--- START Provided information ---

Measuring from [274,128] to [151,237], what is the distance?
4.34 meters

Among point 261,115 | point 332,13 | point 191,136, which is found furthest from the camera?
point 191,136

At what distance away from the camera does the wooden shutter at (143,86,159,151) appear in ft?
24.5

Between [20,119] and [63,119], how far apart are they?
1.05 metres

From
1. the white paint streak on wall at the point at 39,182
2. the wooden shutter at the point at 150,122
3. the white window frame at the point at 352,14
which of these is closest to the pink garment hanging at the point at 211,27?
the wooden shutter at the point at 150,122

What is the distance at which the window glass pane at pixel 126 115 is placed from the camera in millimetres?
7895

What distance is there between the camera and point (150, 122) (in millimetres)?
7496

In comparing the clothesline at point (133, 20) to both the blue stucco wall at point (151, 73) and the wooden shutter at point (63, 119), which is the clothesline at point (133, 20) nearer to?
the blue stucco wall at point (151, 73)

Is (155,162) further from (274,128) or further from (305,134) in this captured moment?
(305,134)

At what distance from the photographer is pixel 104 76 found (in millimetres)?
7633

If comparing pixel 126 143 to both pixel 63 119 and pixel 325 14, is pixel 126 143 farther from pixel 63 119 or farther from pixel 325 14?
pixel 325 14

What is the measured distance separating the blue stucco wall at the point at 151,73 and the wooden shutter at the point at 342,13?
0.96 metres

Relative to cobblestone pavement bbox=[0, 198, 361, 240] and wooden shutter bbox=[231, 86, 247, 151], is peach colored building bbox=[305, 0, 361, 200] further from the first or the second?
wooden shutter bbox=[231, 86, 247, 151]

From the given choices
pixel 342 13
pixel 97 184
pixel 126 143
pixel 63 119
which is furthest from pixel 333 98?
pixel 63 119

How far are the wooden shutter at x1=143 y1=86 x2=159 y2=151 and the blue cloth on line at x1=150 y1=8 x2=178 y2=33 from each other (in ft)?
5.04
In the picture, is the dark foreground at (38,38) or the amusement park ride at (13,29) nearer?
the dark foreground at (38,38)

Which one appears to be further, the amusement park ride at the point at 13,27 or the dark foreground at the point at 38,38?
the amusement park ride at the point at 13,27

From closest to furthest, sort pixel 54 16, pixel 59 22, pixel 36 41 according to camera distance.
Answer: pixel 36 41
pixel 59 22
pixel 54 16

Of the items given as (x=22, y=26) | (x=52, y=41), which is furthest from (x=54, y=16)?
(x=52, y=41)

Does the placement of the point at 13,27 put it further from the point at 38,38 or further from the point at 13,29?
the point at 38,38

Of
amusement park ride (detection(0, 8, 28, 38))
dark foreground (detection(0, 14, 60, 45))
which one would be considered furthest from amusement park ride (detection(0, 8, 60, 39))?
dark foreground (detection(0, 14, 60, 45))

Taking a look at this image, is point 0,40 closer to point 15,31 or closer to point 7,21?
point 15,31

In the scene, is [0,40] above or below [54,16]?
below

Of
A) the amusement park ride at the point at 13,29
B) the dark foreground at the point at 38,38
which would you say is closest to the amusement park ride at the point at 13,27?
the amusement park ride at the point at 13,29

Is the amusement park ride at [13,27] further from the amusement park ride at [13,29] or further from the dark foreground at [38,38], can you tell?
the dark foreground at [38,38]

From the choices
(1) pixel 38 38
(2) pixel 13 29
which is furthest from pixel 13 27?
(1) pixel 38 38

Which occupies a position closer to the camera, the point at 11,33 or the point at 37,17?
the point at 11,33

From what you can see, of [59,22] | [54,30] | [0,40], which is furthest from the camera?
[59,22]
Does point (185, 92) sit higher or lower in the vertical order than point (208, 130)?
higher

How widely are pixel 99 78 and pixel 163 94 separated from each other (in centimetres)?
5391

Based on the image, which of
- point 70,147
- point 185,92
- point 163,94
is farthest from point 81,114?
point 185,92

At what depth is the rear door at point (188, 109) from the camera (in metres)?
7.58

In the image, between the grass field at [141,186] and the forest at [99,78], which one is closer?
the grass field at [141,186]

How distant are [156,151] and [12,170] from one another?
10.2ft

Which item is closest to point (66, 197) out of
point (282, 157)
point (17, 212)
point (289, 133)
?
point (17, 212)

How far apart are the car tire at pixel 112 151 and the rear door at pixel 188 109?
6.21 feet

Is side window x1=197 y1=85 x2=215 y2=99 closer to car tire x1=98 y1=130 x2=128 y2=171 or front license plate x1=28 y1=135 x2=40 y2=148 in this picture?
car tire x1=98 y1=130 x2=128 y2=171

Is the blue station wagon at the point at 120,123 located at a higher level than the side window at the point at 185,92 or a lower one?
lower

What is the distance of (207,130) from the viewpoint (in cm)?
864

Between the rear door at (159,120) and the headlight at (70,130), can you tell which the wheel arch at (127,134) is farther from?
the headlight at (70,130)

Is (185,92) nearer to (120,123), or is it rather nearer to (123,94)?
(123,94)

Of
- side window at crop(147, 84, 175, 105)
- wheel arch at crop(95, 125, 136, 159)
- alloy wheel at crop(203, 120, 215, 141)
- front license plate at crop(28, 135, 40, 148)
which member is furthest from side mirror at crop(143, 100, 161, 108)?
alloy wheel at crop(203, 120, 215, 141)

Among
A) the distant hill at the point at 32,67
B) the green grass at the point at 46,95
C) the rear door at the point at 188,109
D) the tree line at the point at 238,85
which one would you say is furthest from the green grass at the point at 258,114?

--- END Provided information ---

• [Problem details]:
Restate each record word for word.

• [Full output]:
Measuring from [274,128] to [151,237], what is the distance?
4.34 meters

Among point 261,115 | point 332,13 | point 191,136, which is found furthest from the camera?
point 191,136

At what distance away from the camera does the wooden shutter at (143,86,159,151) appear in ft?
24.5

Between [20,119] and [63,119], how far apart are they?
1.05 metres

From
1. the white paint streak on wall at the point at 39,182
2. the wooden shutter at the point at 150,122
3. the white window frame at the point at 352,14
which of these is closest to the pink garment hanging at the point at 211,27?
the wooden shutter at the point at 150,122

What is the distance at which the window glass pane at pixel 126 115 is placed from the camera in millimetres?
7895

What distance is there between the camera and point (150, 122) (in millimetres)?
7496

In comparing the clothesline at point (133, 20) to both the blue stucco wall at point (151, 73) and the wooden shutter at point (63, 119), which is the clothesline at point (133, 20) nearer to?
the blue stucco wall at point (151, 73)

Is (155,162) further from (274,128) or further from (305,134) in this captured moment?
(305,134)

At what distance from the photographer is pixel 104 76 found (in millimetres)?
7633

If comparing pixel 126 143 to both pixel 63 119 and pixel 325 14, is pixel 126 143 farther from pixel 63 119 or farther from pixel 325 14?
pixel 325 14

What is the measured distance separating the blue stucco wall at the point at 151,73 and the wooden shutter at the point at 342,13?
0.96 metres

Relative to cobblestone pavement bbox=[0, 198, 361, 240] and wooden shutter bbox=[231, 86, 247, 151], is peach colored building bbox=[305, 0, 361, 200] further from the first or the second?
wooden shutter bbox=[231, 86, 247, 151]

From the given choices
pixel 342 13
pixel 97 184
pixel 126 143
pixel 63 119
which is furthest from pixel 333 98?
pixel 63 119

How far are the wooden shutter at x1=143 y1=86 x2=159 y2=151 and the blue cloth on line at x1=150 y1=8 x2=178 y2=33 from each other (in ft)?
5.04
In the picture, is the dark foreground at (38,38) or the amusement park ride at (13,29) nearer?
the dark foreground at (38,38)

Which one appears to be further, the amusement park ride at the point at 13,27 or the dark foreground at the point at 38,38?
the amusement park ride at the point at 13,27

From closest to furthest, sort pixel 54 16, pixel 59 22, pixel 36 41 according to camera distance.
Answer: pixel 36 41
pixel 59 22
pixel 54 16

Of the items given as (x=22, y=26) | (x=52, y=41), which is furthest from (x=54, y=16)?
(x=52, y=41)

Does the placement of the point at 13,27 put it further from the point at 38,38 or further from the point at 13,29?
the point at 38,38

Of
amusement park ride (detection(0, 8, 28, 38))
dark foreground (detection(0, 14, 60, 45))
which one would be considered furthest from amusement park ride (detection(0, 8, 60, 39))?
dark foreground (detection(0, 14, 60, 45))

Taking a look at this image, is point 0,40 closer to point 15,31 or closer to point 7,21?
point 15,31

In the scene, is [0,40] above or below [54,16]?
below

Of
A) the amusement park ride at the point at 13,29
B) the dark foreground at the point at 38,38
which would you say is closest to the amusement park ride at the point at 13,27?
the amusement park ride at the point at 13,29

Is the amusement park ride at [13,27] further from the amusement park ride at [13,29] or further from the dark foreground at [38,38], can you tell?
the dark foreground at [38,38]

From the choices
(1) pixel 38 38
(2) pixel 13 29
which is furthest from pixel 13 27?
(1) pixel 38 38

Which occupies a position closer to the camera, the point at 11,33 or the point at 37,17?
the point at 11,33

From what you can see, of [59,22] | [54,30] | [0,40], which is furthest from the camera?
[59,22]
Does point (185, 92) sit higher or lower in the vertical order than point (208, 130)?
higher

How widely are pixel 99 78 and pixel 163 94 separated from each other (in centimetres)?
5391

Based on the image, which of
- point 70,147
- point 185,92
- point 163,94
is farthest from point 81,114?
point 185,92

At what depth is the rear door at point (188, 109) from the camera (in metres)?
7.58

In the image, between the grass field at [141,186] and the forest at [99,78], which one is closer?
the grass field at [141,186]

How distant are [156,151] and [12,170] from one another?
10.2ft

Which item is closest to point (66, 197) out of
point (282, 157)
point (17, 212)
point (289, 133)
?
point (17, 212)

How far apart are the car tire at pixel 112 151 and the rear door at pixel 188 109?
6.21 feet

Is side window x1=197 y1=85 x2=215 y2=99 closer to car tire x1=98 y1=130 x2=128 y2=171 or front license plate x1=28 y1=135 x2=40 y2=148 in this picture?
car tire x1=98 y1=130 x2=128 y2=171

Is the blue station wagon at the point at 120,123 located at a higher level than the side window at the point at 185,92 or a lower one?
lower

What is the distance of (207,130) from the viewpoint (in cm)?
864

Between the rear door at (159,120) and the headlight at (70,130), can you tell which the wheel arch at (127,134) is farther from?
the headlight at (70,130)

Is (185,92) nearer to (120,123), or is it rather nearer to (123,94)?
(123,94)

Of
- side window at crop(147, 84, 175, 105)
- wheel arch at crop(95, 125, 136, 159)
- alloy wheel at crop(203, 120, 215, 141)
- front license plate at crop(28, 135, 40, 148)
which member is furthest from side mirror at crop(143, 100, 161, 108)?
alloy wheel at crop(203, 120, 215, 141)

Among
A) the distant hill at the point at 32,67
B) the green grass at the point at 46,95
C) the rear door at the point at 188,109
D) the tree line at the point at 238,85
which one would you say is furthest from the green grass at the point at 258,114?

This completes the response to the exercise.